However, different regulators must be used to couple different circuit components. For example, when using a switching regulator, a passive component (such as an inductor) must be added. If a passive component is not added to the circuit of the switching regulator, or the passive component fails due to factors such as dust, moisture, etc., a short circuit will occur, causing the output terminal to directly present the square wave signal modulated by the switching circuit. Not only can it not be used in the back-end circuit, it can even hurt the back-end circuit components. For example, when using a low-dropout linear regulator, in order to ensure the voltage quality, there is no need to add a passive component to connect directly, but if a passive component is added, the low-dropout linear regulator Will not work efficiently.

In view of this, how to provide a more convenient passive component detection technology to ensure that various electronic circuits (such as voltage regulators) can operate normally is an urgent need of the industry.

In order to solve the foregoing problems, the present invention provides a modulation and determination device, a modulation determination method, and a power supply circuit of a power supply circuit.

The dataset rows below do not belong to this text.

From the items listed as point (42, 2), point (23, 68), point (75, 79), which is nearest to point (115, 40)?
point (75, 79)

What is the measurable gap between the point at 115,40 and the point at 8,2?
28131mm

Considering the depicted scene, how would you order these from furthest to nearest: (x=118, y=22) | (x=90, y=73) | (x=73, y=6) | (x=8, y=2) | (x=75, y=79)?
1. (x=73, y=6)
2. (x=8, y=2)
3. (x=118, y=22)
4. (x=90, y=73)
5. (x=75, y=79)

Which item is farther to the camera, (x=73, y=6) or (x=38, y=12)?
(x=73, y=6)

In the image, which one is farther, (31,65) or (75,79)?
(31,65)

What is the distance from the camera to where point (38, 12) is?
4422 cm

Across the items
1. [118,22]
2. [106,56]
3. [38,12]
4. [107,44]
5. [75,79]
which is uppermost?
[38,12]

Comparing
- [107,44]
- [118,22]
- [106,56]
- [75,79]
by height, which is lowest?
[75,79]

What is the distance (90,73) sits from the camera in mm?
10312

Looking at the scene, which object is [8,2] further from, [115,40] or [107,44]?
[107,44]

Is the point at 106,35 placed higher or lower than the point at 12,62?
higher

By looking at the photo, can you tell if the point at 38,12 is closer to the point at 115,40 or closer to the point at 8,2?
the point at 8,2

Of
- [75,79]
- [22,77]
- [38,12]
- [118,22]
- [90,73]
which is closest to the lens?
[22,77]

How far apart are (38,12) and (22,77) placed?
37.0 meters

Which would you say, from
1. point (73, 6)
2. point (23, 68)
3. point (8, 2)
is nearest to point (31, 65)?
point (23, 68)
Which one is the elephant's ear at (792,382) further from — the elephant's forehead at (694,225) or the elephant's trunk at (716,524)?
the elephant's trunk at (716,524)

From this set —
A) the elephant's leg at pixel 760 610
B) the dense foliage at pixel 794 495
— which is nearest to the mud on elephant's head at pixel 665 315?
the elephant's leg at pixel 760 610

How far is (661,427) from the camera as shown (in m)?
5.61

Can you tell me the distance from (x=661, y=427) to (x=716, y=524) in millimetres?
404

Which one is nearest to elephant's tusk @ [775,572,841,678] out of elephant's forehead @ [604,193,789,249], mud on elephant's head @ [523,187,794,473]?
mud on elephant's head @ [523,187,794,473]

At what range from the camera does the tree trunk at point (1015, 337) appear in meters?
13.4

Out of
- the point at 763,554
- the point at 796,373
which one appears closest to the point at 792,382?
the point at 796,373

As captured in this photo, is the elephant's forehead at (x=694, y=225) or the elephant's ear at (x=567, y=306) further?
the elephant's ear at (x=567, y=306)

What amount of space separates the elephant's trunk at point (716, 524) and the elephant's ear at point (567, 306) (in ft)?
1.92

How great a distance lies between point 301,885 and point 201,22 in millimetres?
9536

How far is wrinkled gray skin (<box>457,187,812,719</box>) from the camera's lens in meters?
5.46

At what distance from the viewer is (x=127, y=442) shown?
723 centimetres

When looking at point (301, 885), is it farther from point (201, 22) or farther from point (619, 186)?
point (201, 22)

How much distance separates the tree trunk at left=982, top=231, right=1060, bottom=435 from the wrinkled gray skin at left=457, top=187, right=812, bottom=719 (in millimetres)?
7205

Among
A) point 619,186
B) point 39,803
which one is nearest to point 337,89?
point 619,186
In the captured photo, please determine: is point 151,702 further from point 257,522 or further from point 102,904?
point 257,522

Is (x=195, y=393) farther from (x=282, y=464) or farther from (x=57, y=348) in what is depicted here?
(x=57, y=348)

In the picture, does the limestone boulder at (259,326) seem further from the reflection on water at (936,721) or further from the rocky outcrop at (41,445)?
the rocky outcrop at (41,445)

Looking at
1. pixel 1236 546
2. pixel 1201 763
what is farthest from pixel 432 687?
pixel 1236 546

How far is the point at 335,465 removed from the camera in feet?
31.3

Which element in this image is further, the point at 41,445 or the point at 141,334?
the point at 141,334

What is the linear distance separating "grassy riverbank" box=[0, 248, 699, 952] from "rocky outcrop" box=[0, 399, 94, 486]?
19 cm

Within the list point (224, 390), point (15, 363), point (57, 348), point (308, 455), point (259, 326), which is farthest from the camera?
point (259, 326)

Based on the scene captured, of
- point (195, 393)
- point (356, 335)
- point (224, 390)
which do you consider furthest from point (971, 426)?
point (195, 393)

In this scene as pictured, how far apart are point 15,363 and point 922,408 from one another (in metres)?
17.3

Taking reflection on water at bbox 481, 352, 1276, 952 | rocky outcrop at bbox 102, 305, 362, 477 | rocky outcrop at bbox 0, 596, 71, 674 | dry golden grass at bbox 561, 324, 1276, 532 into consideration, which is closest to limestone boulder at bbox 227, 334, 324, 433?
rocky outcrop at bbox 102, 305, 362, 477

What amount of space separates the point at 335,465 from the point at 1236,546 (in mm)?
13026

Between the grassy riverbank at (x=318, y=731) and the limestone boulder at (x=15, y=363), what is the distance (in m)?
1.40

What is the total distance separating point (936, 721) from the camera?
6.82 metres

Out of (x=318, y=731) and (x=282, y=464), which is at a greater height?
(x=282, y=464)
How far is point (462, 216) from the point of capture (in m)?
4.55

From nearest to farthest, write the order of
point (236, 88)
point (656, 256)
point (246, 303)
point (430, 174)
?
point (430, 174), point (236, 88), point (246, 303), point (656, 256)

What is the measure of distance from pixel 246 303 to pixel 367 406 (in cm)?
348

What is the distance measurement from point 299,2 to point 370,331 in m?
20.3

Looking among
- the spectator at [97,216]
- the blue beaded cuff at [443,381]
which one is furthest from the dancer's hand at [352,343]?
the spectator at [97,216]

The modulation determining device of the power supply circuit provided by the present invention is coupled to a circuit to be tested and includes a driving circuit and a comparison circuit. The circuit under test has a first end point and a second end point, and the driving circuit provides a pulse signal to the first end point. The comparison circuit is coupled to the first terminal to obtain a first measured value, and calculates a difference between the first measured value and a second measured value, and the difference is compared with a threshold value Compare and output a comparison result. The comparison result indicates whether the circuit to be tested has a passive component for determining whether the power supply circuit is modulated in a first modulation mode or a second modulation mode to supply an output power.

The method for determining the modulation of the power supply circuit provided by the present invention comprises the steps of: (a) providing a pulse signal to one end of a circuit to be tested, and (b) detecting the end point to obtain a first power measurement value, ( c) obtaining a second measured value, (d) calculating a difference between the first measured value and the second measured value, and (e) comparing the difference with a threshold to generate a a comparison result, the comparison result indicates whether the circuit to be tested includes a passive component, and (f) modulating the power supply circuit in a first modulation mode or a second modulation mode according to the comparison result to supply an output power source .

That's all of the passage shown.